— START GIVEN PASSAGE —

# new to archery need some advice.



## asa1485 (Jan 16, 2008)

Welcome to AT


----------



## buckchaser86 (Jun 10, 2009)

Welcome to AT!!


----------



## Tim Roberts (Jul 13, 2002)

:wav: :yo: *G'day.*







to *Archery Talk* Casey. Have fun here.


----------



## Sickside (May 14, 2010)

Ok, for starters I'm in your boat and found a bit of patience, research and not what I did but a smart move, is to shoot for free try out shops near ya and see what you think.In my humble opinion if you like to shoot arrows be it hunting game or your neighbors...wait stop I meant targets give it a try ,don't spend a bucket eBay or right here in the classified is a perfect place to start.These guys around here will answer anything ,so you are in the right spot for info.Full pro's.


----------



## wicked1Joe (May 19, 2009)

:wav:
*Welcome to AT*


----------



## Sickside (May 14, 2010)

and why the heck did i not get a full blown welcome like everyone else,I mean just a lil avatar would have been nice ,or crap a hello ....kinda j/k good thing my skin is thick


----------



## Dthbyhoyt (Dec 4, 2004)

:welcome: 2 ArcheryTalk


----------



## rycountryboy (Feb 21, 2008)

*:welcome: to AT*


----------



## ccooke20 (May 14, 2010)

good advice. Thank you for the response and direction! i will try that route before making any decisions! appreciate the words of wisdom


----------

— END GIVEN PASSAGE —
— START MATERIAL SUPPLIED —

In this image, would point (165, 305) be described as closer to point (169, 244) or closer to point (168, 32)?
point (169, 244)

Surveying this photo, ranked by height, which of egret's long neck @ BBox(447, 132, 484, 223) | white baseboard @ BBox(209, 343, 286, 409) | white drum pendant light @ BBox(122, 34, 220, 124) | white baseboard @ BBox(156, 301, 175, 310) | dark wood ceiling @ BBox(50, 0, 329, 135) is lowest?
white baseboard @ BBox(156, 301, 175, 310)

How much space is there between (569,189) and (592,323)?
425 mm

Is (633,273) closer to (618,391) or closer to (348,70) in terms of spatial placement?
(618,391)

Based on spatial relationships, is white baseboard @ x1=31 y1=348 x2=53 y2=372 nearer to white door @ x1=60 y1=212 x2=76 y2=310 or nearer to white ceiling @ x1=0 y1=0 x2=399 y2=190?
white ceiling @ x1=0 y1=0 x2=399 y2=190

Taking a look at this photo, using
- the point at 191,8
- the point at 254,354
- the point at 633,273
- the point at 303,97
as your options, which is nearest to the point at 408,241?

— END MATERIAL SUPPLIED —
— START MATERIAL SUPPLIED —

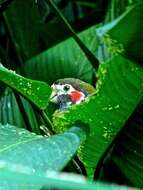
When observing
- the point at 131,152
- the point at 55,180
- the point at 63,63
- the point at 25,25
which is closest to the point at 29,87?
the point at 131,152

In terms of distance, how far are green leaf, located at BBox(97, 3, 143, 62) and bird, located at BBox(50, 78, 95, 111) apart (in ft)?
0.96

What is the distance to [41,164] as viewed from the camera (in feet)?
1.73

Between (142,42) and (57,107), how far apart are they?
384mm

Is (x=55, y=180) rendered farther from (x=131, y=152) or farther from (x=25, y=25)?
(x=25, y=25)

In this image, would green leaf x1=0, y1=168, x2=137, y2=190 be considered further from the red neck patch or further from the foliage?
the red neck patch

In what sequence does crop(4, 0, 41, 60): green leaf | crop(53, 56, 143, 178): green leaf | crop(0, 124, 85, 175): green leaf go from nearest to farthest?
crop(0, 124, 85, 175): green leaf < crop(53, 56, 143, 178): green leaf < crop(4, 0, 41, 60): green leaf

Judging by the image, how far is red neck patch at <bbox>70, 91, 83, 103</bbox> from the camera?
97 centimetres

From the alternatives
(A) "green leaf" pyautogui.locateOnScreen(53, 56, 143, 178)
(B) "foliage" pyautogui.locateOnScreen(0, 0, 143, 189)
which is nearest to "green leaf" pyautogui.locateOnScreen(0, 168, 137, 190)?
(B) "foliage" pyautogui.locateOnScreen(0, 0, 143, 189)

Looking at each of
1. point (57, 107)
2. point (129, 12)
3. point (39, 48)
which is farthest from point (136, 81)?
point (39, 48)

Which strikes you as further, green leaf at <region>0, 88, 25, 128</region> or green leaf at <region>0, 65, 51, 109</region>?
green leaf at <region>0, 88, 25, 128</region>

— END MATERIAL SUPPLIED —

[REQUIREMENTS]:
#1 In the archery forum thread, whom does Tim Roberts welcome by name?
#2 Return every line of the rows that contains the word "photo".
The archery forum thread and the rows have no connection to each other.

[TASK-BY-TASK SOLUTIONS]:
#1 Casey

#2
Surveying this photo, ranked by height, which of egret's long neck @ BBox(447, 132, 484, 223) | white baseboard @ BBox(209, 343, 286, 409) | white drum pendant light @ BBox(122, 34, 220, 124) | white baseboard @ BBox(156, 301, 175, 310) | dark wood ceiling @ BBox(50, 0, 329, 135) is lowest?
Taking a look at this photo, using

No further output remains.